Assis dans sa voiture Hubert Canson s’appuyait hébété sur son volant. Une véritable tornade venait de traverser sa vie.

Il y a une heure encore il était le directeur de gestion pour l’Europe de l’Est de la Keyley Compagnie. En cinq minutes il était devenu chômeur.

La Keyley Compagnie était pourtant toute la vie d’Hubert. À la fin de ses études, son BTS de comptabilité en poche il entra dans cette multinationale prestigieuse. Une fidélité de tous les instants et une compétence indiscutable lui permirent de gravir tous les échelons jusqu’à ce poste de directeur.

Tout s’était passé très vite. Le Président directeur voulait le voir immédiatement. Sans aucun préambule, il l’informa que la compagnie opérait une restructuration des services : les unités de gestion de l’Europe de l’Est et de l’Europe du Nord avaient fusionné. Conséquence, un poste de directeur était supprimé. Son licenciement prenait effet, ce jour. Il le remerciait pour les trente années consacrées à Keyley Compagnie. Un chèque représentant ses indemnités de départ l’attendait à la comptabilité. Hubert tenta de plaider sa cause en mettant en avant le chiffre d’affaires en progression ces dernières années. Mais le Président abrégea l’entretien prétextant un rendez-vous urgent aux États-Unis.

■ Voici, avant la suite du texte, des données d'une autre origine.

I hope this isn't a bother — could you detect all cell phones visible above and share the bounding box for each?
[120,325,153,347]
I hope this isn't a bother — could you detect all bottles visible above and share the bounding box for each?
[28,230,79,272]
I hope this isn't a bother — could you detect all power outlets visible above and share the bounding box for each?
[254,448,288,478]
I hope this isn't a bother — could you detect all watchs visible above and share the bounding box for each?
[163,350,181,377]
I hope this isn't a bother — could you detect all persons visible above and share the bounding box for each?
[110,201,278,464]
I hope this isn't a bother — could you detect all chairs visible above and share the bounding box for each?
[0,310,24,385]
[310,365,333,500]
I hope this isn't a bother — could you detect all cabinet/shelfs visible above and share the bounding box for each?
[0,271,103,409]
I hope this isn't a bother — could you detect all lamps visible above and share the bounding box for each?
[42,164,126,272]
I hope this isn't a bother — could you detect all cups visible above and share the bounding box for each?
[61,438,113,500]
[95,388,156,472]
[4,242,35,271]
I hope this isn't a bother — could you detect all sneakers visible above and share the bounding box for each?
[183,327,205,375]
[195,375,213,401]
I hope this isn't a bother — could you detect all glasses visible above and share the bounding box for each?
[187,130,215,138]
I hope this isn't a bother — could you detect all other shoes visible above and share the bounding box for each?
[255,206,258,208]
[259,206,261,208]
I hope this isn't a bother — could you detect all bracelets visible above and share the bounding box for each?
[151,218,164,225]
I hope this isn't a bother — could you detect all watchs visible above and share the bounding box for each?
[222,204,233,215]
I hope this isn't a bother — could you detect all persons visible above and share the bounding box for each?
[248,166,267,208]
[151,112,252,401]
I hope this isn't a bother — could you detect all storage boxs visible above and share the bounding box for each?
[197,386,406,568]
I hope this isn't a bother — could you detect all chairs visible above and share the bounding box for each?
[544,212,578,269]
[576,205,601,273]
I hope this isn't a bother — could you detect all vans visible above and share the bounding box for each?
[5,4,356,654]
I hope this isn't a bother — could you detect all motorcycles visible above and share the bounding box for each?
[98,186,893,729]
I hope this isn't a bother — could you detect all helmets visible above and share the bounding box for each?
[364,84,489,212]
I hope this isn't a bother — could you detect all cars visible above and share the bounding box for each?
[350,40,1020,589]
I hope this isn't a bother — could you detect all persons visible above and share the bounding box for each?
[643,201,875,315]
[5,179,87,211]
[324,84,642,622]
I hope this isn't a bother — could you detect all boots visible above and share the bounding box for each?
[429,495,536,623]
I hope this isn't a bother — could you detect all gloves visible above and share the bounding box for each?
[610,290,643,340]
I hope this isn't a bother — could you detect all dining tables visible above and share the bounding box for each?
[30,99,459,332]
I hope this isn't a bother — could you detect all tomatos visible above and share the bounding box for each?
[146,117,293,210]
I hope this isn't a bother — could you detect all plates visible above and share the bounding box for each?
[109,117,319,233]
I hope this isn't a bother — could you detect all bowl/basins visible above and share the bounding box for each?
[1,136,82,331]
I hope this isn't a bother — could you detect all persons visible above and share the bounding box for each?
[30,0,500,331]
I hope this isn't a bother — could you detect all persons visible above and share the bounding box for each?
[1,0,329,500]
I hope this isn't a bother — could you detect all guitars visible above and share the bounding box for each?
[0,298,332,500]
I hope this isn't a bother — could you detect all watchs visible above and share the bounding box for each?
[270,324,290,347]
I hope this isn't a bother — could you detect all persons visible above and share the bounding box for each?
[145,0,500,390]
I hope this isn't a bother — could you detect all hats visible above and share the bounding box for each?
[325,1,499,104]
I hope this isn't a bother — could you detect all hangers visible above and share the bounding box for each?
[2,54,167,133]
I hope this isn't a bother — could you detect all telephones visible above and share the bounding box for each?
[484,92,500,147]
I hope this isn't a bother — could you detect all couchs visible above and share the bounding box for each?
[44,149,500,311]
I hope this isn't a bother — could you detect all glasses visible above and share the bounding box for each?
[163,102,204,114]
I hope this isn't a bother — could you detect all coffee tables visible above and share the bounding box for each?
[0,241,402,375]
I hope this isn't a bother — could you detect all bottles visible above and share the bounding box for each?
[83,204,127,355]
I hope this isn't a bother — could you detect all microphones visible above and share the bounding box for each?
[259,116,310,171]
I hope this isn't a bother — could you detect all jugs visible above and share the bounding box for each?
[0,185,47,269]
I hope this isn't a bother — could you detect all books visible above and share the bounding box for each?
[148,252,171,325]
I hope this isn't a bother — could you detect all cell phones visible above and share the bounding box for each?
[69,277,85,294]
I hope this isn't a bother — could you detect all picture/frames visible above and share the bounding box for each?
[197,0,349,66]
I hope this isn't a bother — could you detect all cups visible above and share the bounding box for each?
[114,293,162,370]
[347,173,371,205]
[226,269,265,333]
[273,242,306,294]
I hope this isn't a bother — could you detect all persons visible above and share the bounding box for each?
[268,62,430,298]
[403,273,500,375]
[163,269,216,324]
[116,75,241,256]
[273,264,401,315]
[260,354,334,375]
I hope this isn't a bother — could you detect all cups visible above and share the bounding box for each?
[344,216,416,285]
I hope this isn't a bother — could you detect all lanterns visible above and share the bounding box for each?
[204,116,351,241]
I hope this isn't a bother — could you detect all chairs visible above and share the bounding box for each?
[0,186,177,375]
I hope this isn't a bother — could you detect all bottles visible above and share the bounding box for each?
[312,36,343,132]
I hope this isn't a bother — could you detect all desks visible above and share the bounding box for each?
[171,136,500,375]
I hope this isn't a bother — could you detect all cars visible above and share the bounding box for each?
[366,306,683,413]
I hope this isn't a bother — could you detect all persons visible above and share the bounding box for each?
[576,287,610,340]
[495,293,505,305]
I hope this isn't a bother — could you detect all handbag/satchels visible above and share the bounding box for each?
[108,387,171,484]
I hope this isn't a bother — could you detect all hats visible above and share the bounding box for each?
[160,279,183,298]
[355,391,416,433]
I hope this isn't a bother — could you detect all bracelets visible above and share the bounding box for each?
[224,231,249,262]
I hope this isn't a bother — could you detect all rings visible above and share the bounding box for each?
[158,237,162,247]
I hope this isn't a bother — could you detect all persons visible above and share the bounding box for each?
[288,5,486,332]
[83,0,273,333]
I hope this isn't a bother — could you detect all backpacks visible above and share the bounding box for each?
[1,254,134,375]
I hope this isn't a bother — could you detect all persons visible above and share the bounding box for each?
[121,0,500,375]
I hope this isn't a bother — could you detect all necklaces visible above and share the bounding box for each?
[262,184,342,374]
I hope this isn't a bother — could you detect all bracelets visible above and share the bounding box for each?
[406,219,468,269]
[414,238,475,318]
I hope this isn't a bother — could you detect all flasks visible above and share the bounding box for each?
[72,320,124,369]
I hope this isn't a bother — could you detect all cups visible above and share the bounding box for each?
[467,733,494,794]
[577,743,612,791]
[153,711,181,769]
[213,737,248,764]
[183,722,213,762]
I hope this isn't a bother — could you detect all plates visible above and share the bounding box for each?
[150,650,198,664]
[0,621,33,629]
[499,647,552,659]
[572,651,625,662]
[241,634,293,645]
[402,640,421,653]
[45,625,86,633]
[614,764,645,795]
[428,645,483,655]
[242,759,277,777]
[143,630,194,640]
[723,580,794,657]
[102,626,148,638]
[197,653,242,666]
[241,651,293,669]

Ce n’était pas la première fois qu’un cadre était licencié dans son entreprise, mais Hubert l’avait toujours vécu comme un évènement secondaire. Ces choses-là ne peuvent arriver qu’aux autres ! Il associait ces licenciements à des fautes. Sa compétence et sa fidélité le mettaient à l’abri d’une telle chose…

L’homme qui sortit du bureau directorial n’était plus le même. Sa carapace de directeur était brisée. Comme l’information circule vite au sein d’une entreprise, les personnes qu’il côtoyait avaient changé d’attitude. Roger le comptable lui remit, gêné, un chèque sans autre commentaire. Les collègues rencontrés dans les couloirs le saluaient rapidement et hypocritement passaient leur chemin. Même Gisèle sa fidèle secrétaire, qu’il pensait être une amie, manifesta une compassion feinte en l’aidant à ranger ses affaires dans un carton. C’était la fonction qu’elle vénérait.  Les rôles étaient inversés : elle était en poste et lui partait…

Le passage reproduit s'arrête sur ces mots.